Qualcuno, sdraiato sulla brandina o sul tavolato, si sprofonda per pochi istanti in un sonno pesante, sicuro che altri veglia per lui in caso di emergenza.
Anche nel bunker del capitano Luciano Bertolotti, comandante della 264° compagnia del «Val Cismon», c’è movimento febbrile quella sera.
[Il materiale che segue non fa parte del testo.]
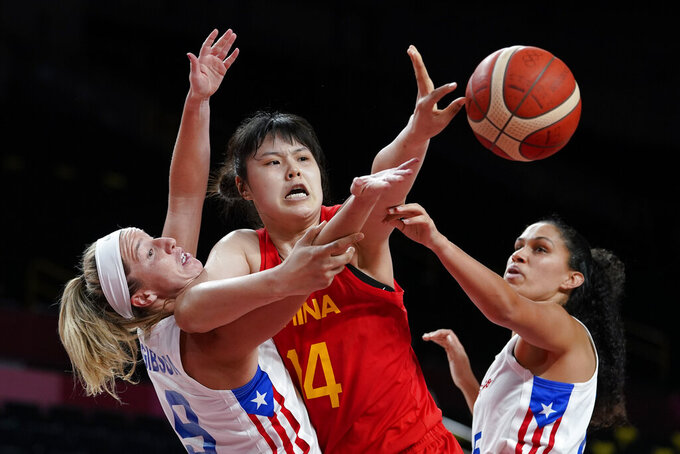 China's Yueru Li (14) and Puerto Rico's Ali Gibson (9) battle for the ball as Isalys Quinones (25) reaches during a women's basketball preliminary round game at the 2020 Summer Olympics in Saitama, Japan, Tuesday, July 27, 2021. (AP Photo/Charlie Neibergall)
Egli sta tenendo rapporto ai suoi uomini aventi ancora un compito di comando, poiché le notizie del fronte non sono certo tranquillizzanti.
A un tratto Angelo Ziliotto, che è vicino all’imboccatura del bunker, crede di avvertire uno strano graffiore e picchiettio sulla porta e, meno distinto, una specie di lungo guaìto... Gli sfugge un grido involontario di apprensione.
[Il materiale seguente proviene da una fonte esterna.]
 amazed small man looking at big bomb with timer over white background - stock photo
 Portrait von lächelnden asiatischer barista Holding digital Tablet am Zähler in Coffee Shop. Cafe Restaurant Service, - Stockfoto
Tutti si allarmano e si rivolgono in direzione dell’entrata del bunker.
Ogni suono, ogni brusìo aguzzano il sospetto in quell’attesa sottile... Un guaìto o un ululato?... Tale è l’interrogativo che sembra guizzare nelle pupille di ognuno degli astanti.
La presenza dei lupi è frequente in questa landa. Spinti dalla fame, essi fanno improvvise incursioni nei villaggi, nelle isbe e là dove fiutano la presenza di cibarie e di animali.
Ziliotto spia attentamente attraverso le fessure della porticina... La taschetta che vede pendere sul petto e un collare dissipano in lui ogni ombra di dubbio. E’ un grosso cane pastore tedesco...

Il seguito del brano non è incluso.